The Taiwan National Health Insurance (NHI) program was implemented in 1995. The coverage rate of the program has increased from 92.41% in 1995 to more than 96.16% in 2000. Coverage further increased to 98% after the inclusion of active military forces in 2001. At the beginning of 2004, NHI data related to medical care, such as the leading causes of death, were reclassified and reprocessed in relation to smaller units or areas (e.g., precincts or townships rather than the country as a whole). Regional data from the statistical analysis system (SAS) program are announced publicly by the NHI in regular annual reports (e.g., NHI, 2006) [1]. These reports provide an accurate and reliable data source to help investigators explore health care issues in Taiwan.

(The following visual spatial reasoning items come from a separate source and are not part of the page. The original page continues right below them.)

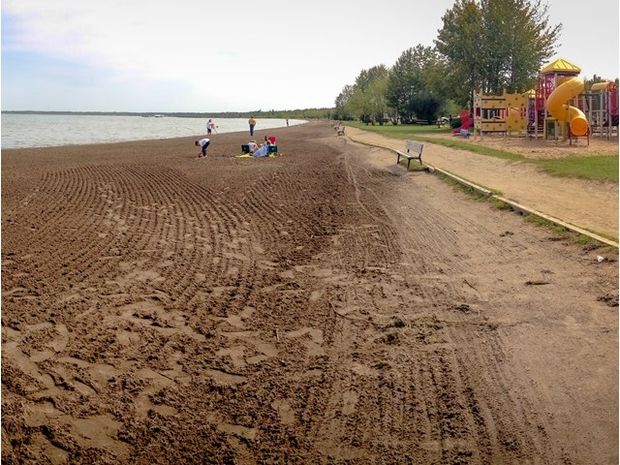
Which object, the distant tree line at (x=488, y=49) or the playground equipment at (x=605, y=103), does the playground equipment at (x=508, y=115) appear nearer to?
the playground equipment at (x=605, y=103)

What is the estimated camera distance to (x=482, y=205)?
433 inches

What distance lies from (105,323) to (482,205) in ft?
26.8

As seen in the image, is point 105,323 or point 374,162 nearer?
point 105,323

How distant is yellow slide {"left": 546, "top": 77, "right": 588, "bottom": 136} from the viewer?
22.9 metres

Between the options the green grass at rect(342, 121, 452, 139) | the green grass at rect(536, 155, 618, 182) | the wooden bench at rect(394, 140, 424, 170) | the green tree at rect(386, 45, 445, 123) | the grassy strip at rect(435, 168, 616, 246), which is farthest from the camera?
the green tree at rect(386, 45, 445, 123)

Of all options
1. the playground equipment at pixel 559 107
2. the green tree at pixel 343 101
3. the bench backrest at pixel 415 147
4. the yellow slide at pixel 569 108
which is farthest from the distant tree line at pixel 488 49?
the green tree at pixel 343 101

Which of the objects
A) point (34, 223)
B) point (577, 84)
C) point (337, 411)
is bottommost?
point (337, 411)

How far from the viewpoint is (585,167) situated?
48.4ft

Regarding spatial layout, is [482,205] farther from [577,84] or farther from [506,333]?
[577,84]

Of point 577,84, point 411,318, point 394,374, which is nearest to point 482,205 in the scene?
point 411,318

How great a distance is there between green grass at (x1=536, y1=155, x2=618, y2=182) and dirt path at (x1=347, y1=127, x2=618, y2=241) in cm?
35

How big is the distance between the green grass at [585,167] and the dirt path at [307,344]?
17.0ft

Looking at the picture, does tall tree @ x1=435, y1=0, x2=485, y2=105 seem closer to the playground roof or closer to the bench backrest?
the playground roof

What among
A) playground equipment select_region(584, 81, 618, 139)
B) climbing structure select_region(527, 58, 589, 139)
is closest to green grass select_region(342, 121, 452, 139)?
climbing structure select_region(527, 58, 589, 139)
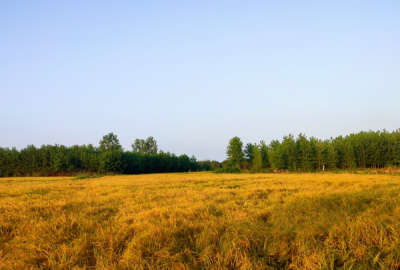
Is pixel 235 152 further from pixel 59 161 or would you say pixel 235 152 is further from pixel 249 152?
pixel 59 161

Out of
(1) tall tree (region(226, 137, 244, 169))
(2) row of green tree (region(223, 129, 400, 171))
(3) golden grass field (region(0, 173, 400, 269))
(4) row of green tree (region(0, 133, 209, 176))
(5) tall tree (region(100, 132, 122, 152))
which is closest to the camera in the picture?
(3) golden grass field (region(0, 173, 400, 269))

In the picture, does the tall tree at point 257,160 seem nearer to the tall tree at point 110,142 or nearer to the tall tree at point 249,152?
the tall tree at point 249,152

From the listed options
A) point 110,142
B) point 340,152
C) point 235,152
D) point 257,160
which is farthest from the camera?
point 110,142

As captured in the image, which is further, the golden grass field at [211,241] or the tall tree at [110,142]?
the tall tree at [110,142]

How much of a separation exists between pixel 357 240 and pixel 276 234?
1159mm

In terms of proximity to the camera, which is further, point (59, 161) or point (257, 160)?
point (257, 160)

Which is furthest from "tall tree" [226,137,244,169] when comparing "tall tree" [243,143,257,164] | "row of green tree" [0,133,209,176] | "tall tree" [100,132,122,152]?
"tall tree" [100,132,122,152]

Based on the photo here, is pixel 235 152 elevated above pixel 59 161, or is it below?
above

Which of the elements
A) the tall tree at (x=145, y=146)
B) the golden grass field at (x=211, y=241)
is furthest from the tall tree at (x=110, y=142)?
the golden grass field at (x=211, y=241)

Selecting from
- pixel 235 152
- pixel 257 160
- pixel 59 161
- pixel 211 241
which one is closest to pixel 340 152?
pixel 257 160

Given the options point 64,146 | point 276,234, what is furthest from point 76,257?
point 64,146

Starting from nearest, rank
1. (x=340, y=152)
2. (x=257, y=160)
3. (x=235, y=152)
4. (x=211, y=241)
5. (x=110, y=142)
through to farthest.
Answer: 1. (x=211, y=241)
2. (x=340, y=152)
3. (x=257, y=160)
4. (x=235, y=152)
5. (x=110, y=142)

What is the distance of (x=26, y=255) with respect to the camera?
12.4 feet

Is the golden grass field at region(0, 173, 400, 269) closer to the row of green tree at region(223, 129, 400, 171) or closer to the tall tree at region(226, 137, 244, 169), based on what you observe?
the row of green tree at region(223, 129, 400, 171)
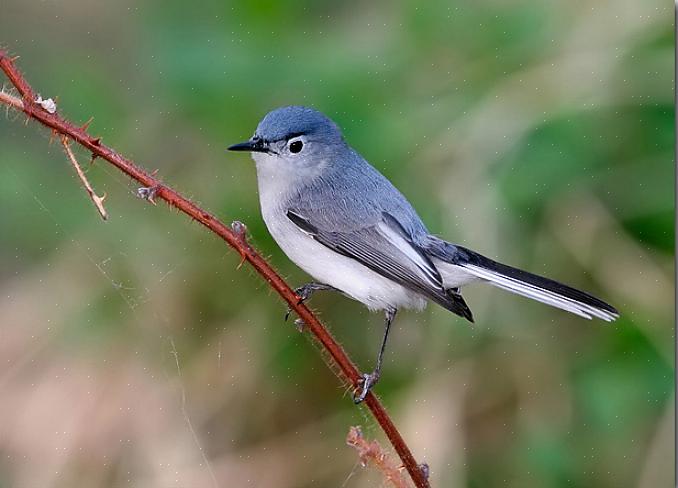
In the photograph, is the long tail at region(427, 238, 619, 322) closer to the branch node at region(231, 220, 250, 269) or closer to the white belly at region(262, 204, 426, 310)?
the white belly at region(262, 204, 426, 310)

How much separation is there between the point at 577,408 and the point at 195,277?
0.95 m

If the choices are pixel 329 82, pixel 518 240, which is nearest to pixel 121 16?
pixel 329 82

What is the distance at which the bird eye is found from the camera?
192cm

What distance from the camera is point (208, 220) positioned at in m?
1.15

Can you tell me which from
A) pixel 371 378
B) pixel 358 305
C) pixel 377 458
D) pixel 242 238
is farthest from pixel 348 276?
pixel 377 458

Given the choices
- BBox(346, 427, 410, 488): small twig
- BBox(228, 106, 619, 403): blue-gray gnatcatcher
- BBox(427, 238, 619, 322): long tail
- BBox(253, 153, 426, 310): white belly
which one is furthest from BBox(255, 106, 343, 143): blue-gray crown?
BBox(346, 427, 410, 488): small twig

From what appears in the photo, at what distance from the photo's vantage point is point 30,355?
87.2 inches

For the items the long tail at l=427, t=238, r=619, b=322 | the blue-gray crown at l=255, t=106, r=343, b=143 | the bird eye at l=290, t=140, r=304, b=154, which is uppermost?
the blue-gray crown at l=255, t=106, r=343, b=143

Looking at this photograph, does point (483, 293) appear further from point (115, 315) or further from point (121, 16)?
point (121, 16)

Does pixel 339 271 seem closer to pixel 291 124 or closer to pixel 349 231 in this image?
pixel 349 231

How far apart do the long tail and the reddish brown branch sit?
53cm

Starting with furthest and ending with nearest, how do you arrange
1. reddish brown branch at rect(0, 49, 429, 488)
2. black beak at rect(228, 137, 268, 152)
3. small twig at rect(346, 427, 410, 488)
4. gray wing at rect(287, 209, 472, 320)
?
black beak at rect(228, 137, 268, 152) → gray wing at rect(287, 209, 472, 320) → reddish brown branch at rect(0, 49, 429, 488) → small twig at rect(346, 427, 410, 488)

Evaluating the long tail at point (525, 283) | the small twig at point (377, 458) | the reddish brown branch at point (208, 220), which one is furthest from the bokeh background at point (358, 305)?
the small twig at point (377, 458)

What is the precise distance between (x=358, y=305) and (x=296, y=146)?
51 cm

In the study of spatially-related objects or characteristics, one first describes the regional characteristics that differentiate areas one from another, and then proceeds with the analysis of spatial interrelations [2]. Common spatial techniques used in health research include disease mapping, clustering techniques, diffusion studies, identification of risk factors through map comparisons and regression analysis [3]. Spatial clustering techniques are important for statistical consideration, and form the beginning steps in the development of models for predicting disease risk sites. Disease risk sites are, specifically, areas located close to one another that tend to share similar disease risk factors, because they share similar environments and are also often connected by the spread of communicable disease via vectors or host dispersal [4].

Cuzick and Edwards (1990) proposed three general methodological approaches that can be utilized for the detection of clustering: the first is based on cell counts; the second on autocorrelative adjacencies of cells with high counts; and the third based on determining the distance between events [5]. Numerical methods have been extensively adopted for spatial cluster detection in health research and epidemiology, especially for the processing of areal data. The analytical approaches include the following: join-count statistics [6]; Ohno statistics [7]; Poisson statistics [8]; Global Moran's I [911]; Global Geary's C [911]; General Getis-Ord's G [12]; Local Moran's I [13]; and Local Gi(d) and Gi*(d) [1214]. Spatial autocorrelation statistics such as the Moran's I and Geary's C methods are global, in the sense that they estimate the overall degree of spatial autocorrelation in a dataset. The possibility of spatial heterogeneity suggests that the estimated degree of autocorrelation may vary significantly across geo-space. Local spatial autocorrelation statistics provide estimates which are disaggregated to the level of the spatial analysis units, allowing assessment of dependency relationships in different areas. Local Gi(d) and Gi*(d) statistics can be used to make autocorrelation comparisons in different neighborhoods. A global average is used to help identify local regions of strong autocorrelation. Local version of the Moran's I and Geary's C statistics are also available.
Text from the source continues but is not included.